TEXT EXCERPT.
>>>>
New Research on Breaking Down the Wood Component Lignin Electrocatalytically

Image of chemical reaction using electrocatalysis to break down lignin model compounds.
Friday, October 28, 2022

A recent article spearheaded by Fang Lin, doctoral candidate at the Center for Green Chemistry and Green Engineering, describes a novel method using electrocatalysis to break down chemical “model” compounds which are commonly found in the wood component lignin. The article is titled “Development of a Ni-promoted, selective electrochemical reductive cleavage of the C–O bond in lignin model compound benzyl phenyl ether” and was published in the prestigious journal RSC Green Chemistry and can be found here:

Rooted in the goal of displacing fossil-derived chemicals and fuels with those derived from biomass, this paper demonstrates the potential for breaking down large lignin molecules for their use as new chemical compounds, such as in an integrated bio-refinery. Lignin is a type of polymer found in plants and a major component in plant cell walls, specifically in lignocellulose. While it has promising potential to be used as the basis for renewably sourced chemicals, lignin polymers are complex and must be depolymerized (ie, broken down) through bond cleavage to allow for its further use.

Due to the complexity of lignin, researchers often work with so-called model compounds which contain the characteristic bonds found in lignin. Other research on lignin model compounds often includes the use of harsh conditions and/or the use of toxic reagents or precious metals. In this work Lin et al. focused specifically on one type of bond, the α-O-4 model compound benzyl phenyl ether (BPE), which could be broken via the use of a Nickel (Ni) -based catalyst in combination with electricity. Specifically, the method breaks down the model compound BPE by cleaving the benzylic C–O bond present in BPE using electrochemistry. There are several advantages to this approach: Electrochemistry can allow researchers to eschew the harsh conditions involved in traditional chemistry and align more closely with the principles of green chemistry. Electrochemistry is operated at room temperature and ambient pressure. In electrochemistry, the electric current takes the place of a stoichiometric amount of a redox agent, thus avoiding extra reagent input (e.g, H2). Nickel is an earth-abundant and relatively cheap metal, thereby lending itself as a good candidate for catalysis, and not contributing to the depletion of other, scarcer resources.
<<<<
DATA UNDER STUDY.
>>>>
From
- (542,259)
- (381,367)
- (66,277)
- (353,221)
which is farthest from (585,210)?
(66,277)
<<<<
EXERCISE DESCRIPTION. Rewrite the lignin article from "New Research on" up to and including "lignin model compounds.", putting "electrochemical catalysis" wherever "electrocatalysis" occurs. The records have no connection to the text.

PROBLEM SOLUTION.
New Research on Breaking Down the Wood Component Lignin Electrocatalytically

Image of chemical reaction using electrochemical catalysis to break down lignin model compounds.